There is NO journalistic enterprise that can report on all the things that matter---because the things that matter involve human beings with money, career and family at stake. The plant spewing pollution into the water at Woburn employed people who needed the cash to feed their families. The lawyers who defended the plant's operators needed the jobs; the politicians who allowed the pollution to happen didn't want to be exposed; and so, people were poisoned, sickened and killed. And the people who were wronged didn't even win the lawsuit--and the lawyers who fought for them were bankrupted and driven out of the business.

Happy endings are never guaranteed. There is too much at stake, and too little leadership in the healing arts.

What of communication?

It's all here, and available. It's available from individuals who are looking at their surroundings, observing, and recording. If I find one person reporting on trees dying, that's just one person.

But there are many more people reporting and noticing dying trees.

And there are experts tracking the death of bee populations.

Something is happening, and it's very important.

I can't figure it all out all by myself.

The computer is here to help us communicate, but too often I see it preventing communication, causing confusion and alienation, causing people to seek answers within screens and not in front of their own faces. I myself am guilty of it--seven years now of daily physical and mental conditioning, on the computer.

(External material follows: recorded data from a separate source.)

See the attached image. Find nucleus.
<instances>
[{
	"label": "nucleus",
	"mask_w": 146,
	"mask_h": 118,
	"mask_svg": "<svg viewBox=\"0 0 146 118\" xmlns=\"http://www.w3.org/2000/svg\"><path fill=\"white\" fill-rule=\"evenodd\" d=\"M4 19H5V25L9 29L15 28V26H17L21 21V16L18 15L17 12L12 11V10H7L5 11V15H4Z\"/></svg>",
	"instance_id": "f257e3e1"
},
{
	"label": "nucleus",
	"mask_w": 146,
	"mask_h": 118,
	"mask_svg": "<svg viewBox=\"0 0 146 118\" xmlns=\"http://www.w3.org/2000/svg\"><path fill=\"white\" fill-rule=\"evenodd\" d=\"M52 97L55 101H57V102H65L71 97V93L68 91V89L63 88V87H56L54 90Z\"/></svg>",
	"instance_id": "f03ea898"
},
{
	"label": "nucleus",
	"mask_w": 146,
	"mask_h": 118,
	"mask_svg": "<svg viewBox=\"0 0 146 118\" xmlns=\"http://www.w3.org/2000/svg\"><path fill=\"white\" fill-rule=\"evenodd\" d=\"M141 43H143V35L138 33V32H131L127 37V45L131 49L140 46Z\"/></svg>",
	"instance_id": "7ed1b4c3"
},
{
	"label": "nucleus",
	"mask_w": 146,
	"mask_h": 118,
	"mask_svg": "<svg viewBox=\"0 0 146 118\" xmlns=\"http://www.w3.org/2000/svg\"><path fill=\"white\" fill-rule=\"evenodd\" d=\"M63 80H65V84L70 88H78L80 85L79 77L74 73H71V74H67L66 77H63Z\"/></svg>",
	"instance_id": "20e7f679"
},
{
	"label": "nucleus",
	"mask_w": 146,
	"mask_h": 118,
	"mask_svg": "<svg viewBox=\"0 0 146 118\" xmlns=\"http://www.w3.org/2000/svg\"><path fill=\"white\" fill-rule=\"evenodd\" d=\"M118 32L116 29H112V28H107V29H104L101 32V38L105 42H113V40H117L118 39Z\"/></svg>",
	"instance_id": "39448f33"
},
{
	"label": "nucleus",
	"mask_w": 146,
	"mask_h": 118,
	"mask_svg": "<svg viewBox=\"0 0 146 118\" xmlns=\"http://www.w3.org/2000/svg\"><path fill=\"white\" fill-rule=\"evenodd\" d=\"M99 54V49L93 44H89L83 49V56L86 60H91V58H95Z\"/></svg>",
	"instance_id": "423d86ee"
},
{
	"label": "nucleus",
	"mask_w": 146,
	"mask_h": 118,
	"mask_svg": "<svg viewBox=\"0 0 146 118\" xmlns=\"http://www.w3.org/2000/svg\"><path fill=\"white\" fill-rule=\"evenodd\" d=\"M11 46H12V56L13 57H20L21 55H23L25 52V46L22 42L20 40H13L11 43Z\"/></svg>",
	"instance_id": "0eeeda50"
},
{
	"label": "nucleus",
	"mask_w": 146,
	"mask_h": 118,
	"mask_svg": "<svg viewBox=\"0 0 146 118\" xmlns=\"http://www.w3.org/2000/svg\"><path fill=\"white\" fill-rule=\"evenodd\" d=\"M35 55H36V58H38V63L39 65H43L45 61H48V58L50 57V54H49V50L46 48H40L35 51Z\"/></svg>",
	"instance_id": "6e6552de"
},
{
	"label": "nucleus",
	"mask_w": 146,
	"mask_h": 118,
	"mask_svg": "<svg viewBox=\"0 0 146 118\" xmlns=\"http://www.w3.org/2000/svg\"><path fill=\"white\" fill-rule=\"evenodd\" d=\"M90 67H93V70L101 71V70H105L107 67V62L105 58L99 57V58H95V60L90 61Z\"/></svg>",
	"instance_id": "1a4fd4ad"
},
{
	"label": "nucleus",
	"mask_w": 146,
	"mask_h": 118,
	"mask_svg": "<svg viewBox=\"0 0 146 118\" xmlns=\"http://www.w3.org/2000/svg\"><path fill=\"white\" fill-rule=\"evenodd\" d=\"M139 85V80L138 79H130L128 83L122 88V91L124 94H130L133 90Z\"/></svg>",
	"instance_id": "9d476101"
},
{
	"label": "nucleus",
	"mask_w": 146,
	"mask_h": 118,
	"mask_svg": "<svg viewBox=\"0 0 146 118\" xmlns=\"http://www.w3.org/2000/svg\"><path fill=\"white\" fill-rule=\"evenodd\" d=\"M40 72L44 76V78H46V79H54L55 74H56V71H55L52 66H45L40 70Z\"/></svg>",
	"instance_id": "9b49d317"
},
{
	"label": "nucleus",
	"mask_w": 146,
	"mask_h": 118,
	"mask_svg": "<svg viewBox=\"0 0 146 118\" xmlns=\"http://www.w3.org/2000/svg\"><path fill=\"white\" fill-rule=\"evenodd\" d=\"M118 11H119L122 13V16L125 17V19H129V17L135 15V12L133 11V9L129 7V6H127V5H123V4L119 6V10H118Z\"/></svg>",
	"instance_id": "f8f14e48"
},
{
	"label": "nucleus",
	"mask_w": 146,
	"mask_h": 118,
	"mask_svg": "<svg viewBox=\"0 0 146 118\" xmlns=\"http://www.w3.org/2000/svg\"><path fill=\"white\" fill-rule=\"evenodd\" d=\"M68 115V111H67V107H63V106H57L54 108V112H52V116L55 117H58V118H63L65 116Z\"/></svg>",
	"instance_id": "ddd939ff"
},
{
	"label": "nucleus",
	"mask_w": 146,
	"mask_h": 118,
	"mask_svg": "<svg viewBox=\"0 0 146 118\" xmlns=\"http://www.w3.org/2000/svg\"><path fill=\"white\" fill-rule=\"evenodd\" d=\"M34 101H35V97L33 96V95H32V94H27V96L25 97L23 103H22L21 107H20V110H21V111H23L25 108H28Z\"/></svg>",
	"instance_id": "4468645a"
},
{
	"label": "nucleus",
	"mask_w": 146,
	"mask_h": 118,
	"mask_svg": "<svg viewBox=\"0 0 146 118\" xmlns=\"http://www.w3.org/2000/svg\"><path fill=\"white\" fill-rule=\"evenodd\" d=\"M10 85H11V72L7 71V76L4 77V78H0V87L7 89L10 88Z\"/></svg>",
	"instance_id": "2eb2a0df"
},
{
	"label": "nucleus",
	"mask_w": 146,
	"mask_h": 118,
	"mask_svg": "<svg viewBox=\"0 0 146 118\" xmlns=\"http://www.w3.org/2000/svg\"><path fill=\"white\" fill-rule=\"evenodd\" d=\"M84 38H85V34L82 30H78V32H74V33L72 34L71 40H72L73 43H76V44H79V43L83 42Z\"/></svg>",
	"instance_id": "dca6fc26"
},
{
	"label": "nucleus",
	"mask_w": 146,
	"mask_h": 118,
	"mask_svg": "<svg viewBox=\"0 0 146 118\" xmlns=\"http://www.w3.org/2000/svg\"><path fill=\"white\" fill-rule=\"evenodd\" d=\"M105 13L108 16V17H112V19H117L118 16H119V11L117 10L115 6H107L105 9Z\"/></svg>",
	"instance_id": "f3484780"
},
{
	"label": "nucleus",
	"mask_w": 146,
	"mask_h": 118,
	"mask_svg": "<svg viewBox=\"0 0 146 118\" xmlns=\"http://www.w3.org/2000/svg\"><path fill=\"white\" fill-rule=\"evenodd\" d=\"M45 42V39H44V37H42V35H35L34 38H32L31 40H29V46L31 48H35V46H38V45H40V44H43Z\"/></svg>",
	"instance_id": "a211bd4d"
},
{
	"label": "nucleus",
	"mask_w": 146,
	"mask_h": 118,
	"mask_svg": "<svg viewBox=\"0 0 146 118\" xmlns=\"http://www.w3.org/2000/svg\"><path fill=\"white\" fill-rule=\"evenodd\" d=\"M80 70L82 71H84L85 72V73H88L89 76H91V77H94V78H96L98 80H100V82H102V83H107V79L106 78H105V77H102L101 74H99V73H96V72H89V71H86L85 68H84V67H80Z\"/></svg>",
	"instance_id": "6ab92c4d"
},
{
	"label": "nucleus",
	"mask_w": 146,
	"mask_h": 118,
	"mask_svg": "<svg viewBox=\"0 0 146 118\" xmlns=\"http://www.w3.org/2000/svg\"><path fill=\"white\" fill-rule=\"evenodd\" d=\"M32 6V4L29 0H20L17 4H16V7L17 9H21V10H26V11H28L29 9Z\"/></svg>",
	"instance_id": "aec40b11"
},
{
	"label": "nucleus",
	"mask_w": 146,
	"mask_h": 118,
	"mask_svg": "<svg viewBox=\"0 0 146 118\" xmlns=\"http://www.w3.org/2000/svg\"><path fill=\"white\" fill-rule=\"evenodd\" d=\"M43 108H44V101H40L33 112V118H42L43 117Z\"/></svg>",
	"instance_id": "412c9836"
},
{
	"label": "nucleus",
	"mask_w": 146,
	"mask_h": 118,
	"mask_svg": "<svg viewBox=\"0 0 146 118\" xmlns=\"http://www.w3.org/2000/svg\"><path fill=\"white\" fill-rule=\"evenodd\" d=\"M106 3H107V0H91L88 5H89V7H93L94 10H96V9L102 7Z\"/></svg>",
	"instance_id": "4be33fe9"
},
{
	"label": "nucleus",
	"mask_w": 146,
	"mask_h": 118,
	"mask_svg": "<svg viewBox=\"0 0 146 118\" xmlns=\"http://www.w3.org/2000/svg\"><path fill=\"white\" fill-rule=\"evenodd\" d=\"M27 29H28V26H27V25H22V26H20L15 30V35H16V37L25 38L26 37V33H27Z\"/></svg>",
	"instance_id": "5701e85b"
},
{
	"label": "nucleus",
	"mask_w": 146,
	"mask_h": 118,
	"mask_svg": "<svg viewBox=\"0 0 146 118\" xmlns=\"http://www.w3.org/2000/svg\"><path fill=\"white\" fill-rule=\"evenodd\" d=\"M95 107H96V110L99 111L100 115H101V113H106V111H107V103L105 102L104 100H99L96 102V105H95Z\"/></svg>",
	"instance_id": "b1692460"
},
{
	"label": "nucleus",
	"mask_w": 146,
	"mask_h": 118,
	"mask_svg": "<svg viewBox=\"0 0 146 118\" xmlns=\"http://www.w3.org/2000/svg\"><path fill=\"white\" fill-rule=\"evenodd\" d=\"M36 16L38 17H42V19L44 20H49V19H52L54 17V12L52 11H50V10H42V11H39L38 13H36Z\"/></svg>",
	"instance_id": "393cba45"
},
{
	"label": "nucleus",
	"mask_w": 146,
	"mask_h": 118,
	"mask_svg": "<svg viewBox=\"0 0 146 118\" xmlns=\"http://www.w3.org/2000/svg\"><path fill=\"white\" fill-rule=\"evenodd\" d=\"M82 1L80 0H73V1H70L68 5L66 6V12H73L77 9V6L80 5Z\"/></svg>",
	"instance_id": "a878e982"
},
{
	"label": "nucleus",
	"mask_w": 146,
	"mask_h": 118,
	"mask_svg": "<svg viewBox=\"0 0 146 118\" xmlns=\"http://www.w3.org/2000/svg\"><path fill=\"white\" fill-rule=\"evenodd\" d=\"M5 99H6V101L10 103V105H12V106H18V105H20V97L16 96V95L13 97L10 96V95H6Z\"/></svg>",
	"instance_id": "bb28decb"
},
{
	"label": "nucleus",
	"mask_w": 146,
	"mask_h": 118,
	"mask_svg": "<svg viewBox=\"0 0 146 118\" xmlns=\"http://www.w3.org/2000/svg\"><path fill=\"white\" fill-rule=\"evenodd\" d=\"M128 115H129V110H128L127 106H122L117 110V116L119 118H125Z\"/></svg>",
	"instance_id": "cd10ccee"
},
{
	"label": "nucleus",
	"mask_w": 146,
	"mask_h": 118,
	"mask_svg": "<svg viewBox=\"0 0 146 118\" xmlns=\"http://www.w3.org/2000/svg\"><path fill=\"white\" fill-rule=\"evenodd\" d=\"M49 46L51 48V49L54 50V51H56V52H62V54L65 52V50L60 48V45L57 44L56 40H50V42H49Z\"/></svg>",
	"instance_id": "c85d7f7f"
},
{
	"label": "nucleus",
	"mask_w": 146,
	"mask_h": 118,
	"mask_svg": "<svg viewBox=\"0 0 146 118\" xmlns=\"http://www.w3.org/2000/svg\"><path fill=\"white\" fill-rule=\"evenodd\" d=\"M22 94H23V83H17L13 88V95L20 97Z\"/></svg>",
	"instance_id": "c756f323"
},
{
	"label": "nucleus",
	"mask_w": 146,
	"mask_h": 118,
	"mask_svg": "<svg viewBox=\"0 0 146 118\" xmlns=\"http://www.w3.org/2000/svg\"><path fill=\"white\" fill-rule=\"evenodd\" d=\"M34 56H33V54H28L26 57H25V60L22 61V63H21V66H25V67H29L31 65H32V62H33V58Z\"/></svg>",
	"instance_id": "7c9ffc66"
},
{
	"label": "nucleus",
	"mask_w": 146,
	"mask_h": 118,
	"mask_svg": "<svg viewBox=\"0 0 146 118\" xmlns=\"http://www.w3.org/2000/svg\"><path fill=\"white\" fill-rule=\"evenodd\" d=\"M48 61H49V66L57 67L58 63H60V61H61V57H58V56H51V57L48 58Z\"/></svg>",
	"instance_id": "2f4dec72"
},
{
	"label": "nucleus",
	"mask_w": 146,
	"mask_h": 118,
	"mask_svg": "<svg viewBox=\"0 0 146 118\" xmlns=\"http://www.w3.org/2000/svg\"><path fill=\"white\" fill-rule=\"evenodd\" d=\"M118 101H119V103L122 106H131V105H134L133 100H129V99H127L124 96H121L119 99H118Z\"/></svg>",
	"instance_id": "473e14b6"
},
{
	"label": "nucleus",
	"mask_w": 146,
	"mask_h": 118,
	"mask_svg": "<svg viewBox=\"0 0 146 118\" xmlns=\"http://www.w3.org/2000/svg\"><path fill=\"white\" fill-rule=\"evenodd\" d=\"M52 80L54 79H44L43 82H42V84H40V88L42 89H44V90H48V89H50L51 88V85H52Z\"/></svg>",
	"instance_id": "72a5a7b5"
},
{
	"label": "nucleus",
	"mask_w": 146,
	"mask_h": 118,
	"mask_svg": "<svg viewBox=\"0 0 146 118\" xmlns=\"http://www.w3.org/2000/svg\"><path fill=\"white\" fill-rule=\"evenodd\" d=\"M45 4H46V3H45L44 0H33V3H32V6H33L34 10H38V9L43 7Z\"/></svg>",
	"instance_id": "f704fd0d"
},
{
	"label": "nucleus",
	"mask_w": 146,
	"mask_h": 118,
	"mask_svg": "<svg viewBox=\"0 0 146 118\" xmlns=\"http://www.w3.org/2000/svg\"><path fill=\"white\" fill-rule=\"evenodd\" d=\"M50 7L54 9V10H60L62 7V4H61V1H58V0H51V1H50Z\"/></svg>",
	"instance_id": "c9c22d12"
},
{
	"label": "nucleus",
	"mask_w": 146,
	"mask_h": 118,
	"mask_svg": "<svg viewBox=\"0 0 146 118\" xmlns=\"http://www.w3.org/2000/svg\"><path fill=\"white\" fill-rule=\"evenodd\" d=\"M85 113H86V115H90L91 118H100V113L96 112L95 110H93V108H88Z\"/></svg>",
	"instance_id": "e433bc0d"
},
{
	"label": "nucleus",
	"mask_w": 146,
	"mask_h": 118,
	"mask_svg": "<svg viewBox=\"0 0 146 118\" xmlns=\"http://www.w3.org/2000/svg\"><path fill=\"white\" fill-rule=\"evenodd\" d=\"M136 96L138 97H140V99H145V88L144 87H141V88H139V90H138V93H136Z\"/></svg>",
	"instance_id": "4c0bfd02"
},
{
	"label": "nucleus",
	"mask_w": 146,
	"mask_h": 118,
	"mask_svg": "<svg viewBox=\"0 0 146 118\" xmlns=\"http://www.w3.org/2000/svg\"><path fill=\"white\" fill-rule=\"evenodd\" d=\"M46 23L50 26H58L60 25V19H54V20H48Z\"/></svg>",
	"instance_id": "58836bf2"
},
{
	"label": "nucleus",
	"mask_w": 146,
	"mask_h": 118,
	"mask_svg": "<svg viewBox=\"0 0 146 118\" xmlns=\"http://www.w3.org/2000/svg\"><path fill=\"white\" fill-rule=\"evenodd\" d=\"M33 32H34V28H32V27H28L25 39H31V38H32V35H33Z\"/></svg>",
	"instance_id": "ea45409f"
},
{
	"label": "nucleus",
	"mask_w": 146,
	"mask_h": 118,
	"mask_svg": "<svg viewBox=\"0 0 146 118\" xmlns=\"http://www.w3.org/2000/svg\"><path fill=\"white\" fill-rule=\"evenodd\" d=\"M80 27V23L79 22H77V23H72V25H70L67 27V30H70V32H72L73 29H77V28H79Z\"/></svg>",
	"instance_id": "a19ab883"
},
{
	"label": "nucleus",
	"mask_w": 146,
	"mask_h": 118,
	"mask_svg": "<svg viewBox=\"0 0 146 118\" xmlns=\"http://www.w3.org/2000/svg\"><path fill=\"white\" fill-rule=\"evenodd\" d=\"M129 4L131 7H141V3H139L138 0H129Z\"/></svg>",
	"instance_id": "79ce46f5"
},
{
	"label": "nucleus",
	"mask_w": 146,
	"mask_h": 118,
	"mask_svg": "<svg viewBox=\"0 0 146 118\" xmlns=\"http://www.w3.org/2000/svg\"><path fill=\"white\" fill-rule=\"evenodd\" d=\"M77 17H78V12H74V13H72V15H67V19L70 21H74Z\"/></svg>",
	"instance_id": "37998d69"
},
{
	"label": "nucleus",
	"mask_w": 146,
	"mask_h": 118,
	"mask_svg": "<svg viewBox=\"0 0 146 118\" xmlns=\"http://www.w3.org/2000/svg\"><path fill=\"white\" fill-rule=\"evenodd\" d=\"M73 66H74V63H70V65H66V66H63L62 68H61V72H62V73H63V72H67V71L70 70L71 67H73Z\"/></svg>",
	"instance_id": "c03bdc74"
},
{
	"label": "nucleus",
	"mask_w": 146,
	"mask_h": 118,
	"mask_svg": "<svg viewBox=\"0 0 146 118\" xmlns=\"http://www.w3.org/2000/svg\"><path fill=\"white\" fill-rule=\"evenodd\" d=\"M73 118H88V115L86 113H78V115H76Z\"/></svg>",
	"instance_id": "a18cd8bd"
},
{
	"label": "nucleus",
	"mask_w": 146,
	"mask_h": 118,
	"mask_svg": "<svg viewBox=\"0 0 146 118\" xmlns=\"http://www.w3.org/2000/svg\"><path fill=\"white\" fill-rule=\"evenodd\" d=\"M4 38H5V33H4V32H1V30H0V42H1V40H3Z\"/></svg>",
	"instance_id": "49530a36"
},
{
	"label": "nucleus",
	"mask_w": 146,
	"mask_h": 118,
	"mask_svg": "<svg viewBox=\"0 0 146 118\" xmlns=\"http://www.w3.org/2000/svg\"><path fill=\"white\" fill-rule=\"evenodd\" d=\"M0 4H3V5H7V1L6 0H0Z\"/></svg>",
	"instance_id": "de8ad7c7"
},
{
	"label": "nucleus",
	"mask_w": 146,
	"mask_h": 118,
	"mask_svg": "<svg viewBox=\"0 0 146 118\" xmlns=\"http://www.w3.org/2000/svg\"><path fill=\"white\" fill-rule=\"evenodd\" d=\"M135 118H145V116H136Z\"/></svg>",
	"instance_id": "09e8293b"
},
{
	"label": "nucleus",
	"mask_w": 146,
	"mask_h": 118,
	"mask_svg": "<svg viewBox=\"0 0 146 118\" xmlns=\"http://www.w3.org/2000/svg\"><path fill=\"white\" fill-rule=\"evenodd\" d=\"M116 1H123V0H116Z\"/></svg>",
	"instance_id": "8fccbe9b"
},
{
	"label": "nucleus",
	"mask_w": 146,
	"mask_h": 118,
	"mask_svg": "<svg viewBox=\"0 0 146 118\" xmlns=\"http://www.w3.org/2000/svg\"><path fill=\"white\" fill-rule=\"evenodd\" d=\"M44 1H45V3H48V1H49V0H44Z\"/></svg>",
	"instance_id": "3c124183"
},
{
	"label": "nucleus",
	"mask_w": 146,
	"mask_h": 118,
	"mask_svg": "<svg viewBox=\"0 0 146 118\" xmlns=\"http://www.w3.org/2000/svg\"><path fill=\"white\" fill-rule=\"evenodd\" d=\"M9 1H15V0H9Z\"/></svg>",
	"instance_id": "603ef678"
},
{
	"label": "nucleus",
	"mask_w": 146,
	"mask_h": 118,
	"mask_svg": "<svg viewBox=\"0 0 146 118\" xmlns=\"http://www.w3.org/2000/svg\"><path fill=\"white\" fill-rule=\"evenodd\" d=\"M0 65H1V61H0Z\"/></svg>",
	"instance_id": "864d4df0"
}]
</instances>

And yet---and yet. As much as I complain about the computer, there are people on the other end. Those people need to be heard. We know what the TV people say. They say the same stuff over and over again and they themselves don't even sound like they believe it. Show me a TV show, and I will show you a lack of passion and immediacy.

But as much as I hate TV, and I do, I love YouTube.

It gives me hope. Because people are communicating--and sending pictures.